** Information shown **
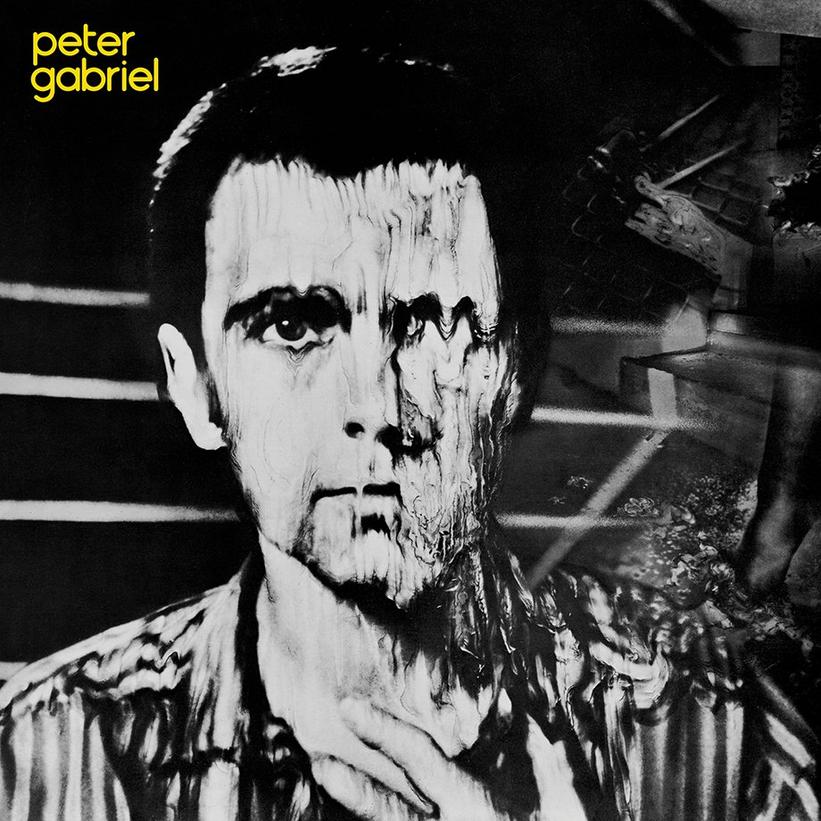 No Self Control: An Oral History Of 'Peter Gabriel III'
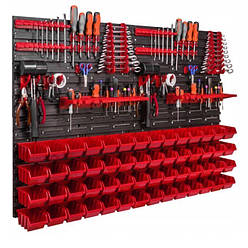 Панель інструментів 1150*780 мм+56 контейнерів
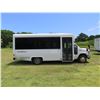 Image 2 : 2019 Ford E350 Diamond Coach Mini Bus w/ Parts - 25787 Miles, Lic. TWP383, Starts & Runs (See Video)
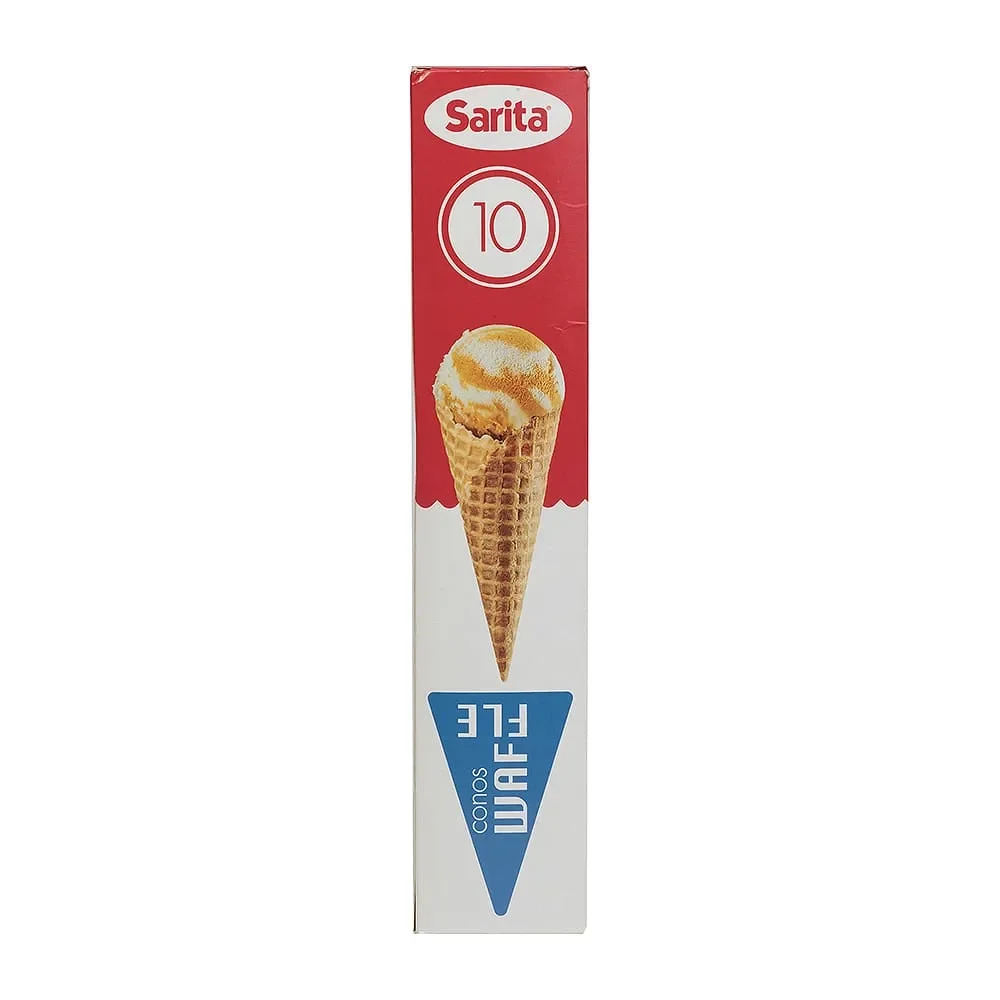 CONO WAFFLE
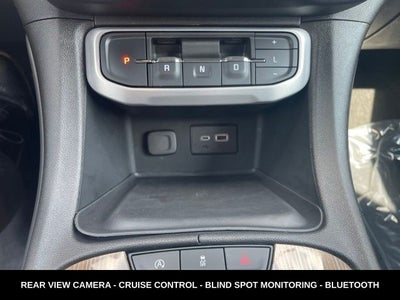 2023 GMC Acadia SLE LOCAL TRADE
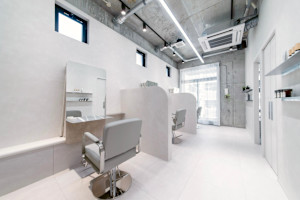 PLUTO-alana hair&scalp salon(プルト)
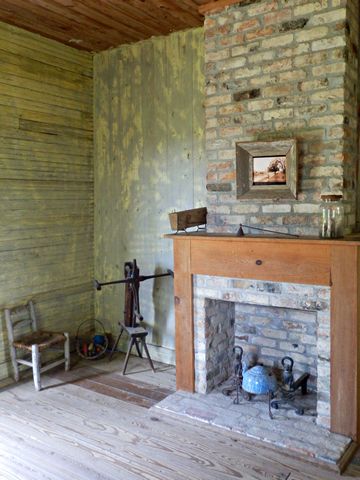 Laura Plantation in Vacherie, Louisiana, New Orleans, April 2015, ©2015 ImagesByRJM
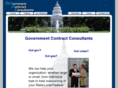 govcontractconsultants.com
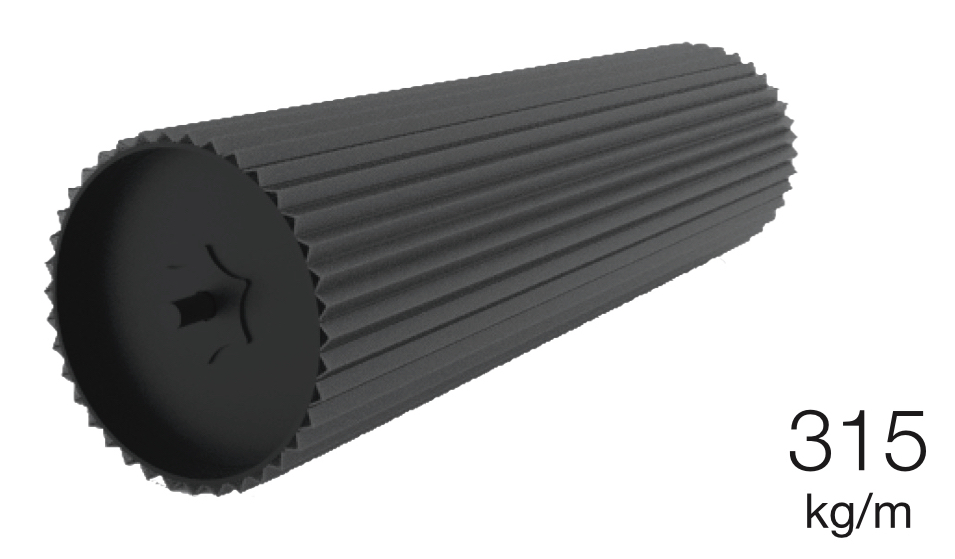 <b>VR</b>-ROLLER 21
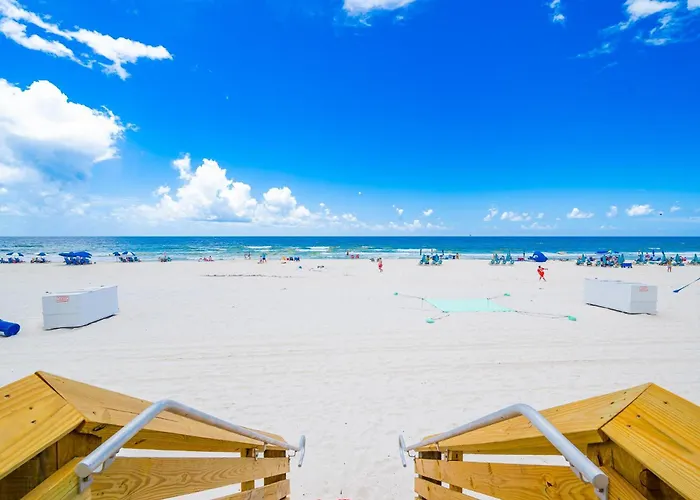 Apartment Phoenix Ii 303 Gulf Shores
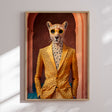 Plakat - Mr. Dot - Incado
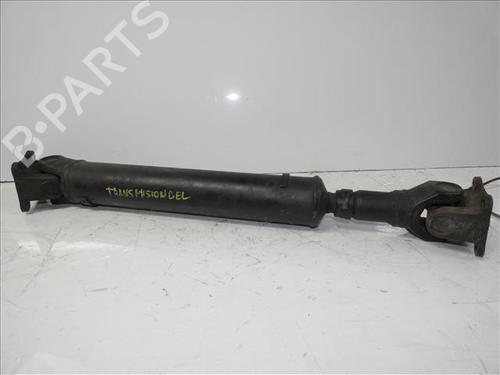 Driveshaft NISSAN TERRANO II (R20) 3.0 Di 4WD | BP24557252M37 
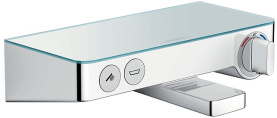 Термостат для ванны Hansgrohe Ecostat Select 13141000 в Волгограде 0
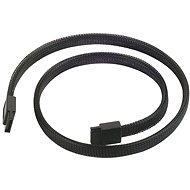 SilverStone CP07 SATA III 180° 500mm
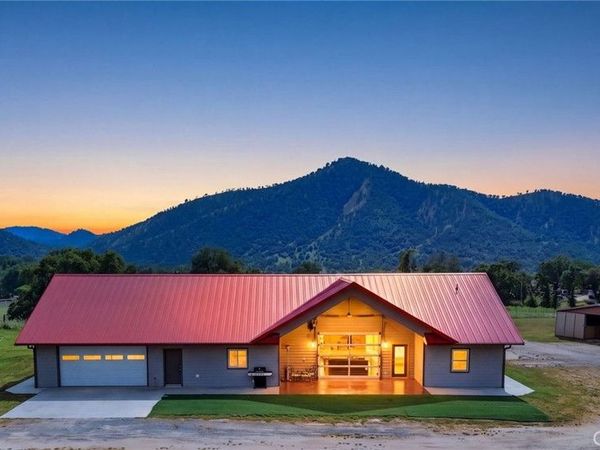 39348 Dunlap, Squaw Valley, CA 93621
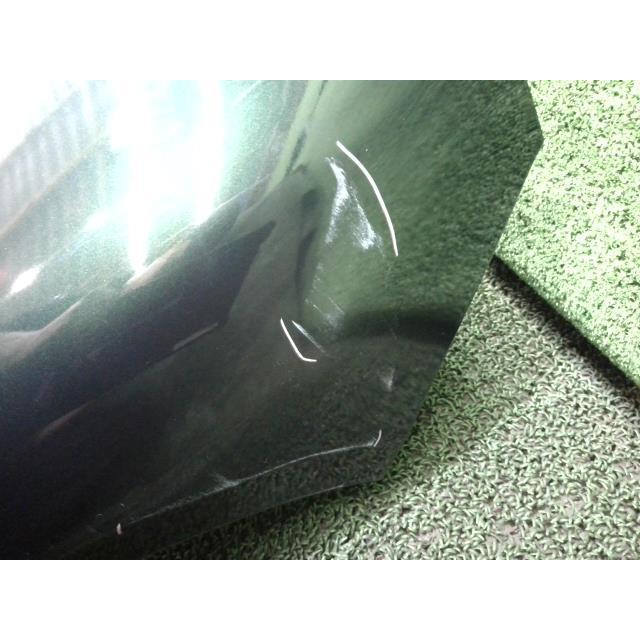 ミラ（ダイハツ） ミラ TA-L250S L260 リアバンパーASSY EF-SE G37 緑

** Task description **
Copy exactly, with no pictures, the lines from the line containing "<b>VR</b>-ROLLER 21" through the last line of the records above.

** Solution to this problem **
 <b>VR</b>-ROLLER 21
 Apartment Phoenix Ii 303 Gulf Shores
 Plakat - Mr. Dot - Incado
 Driveshaft NISSAN TERRANO II (R20) 3.0 Di 4WD | BP24557252M37 
 Термостат для ванны Hansgrohe Ecostat Select 13141000 в Волгограде 0
 SilverStone CP07 SATA III 180° 500mm
 39348 Dunlap, Squaw Valley, CA 93621
 ミラ（ダイハツ） ミラ TA-L250S L260 リアバンパーASSY EF-SE G37 緑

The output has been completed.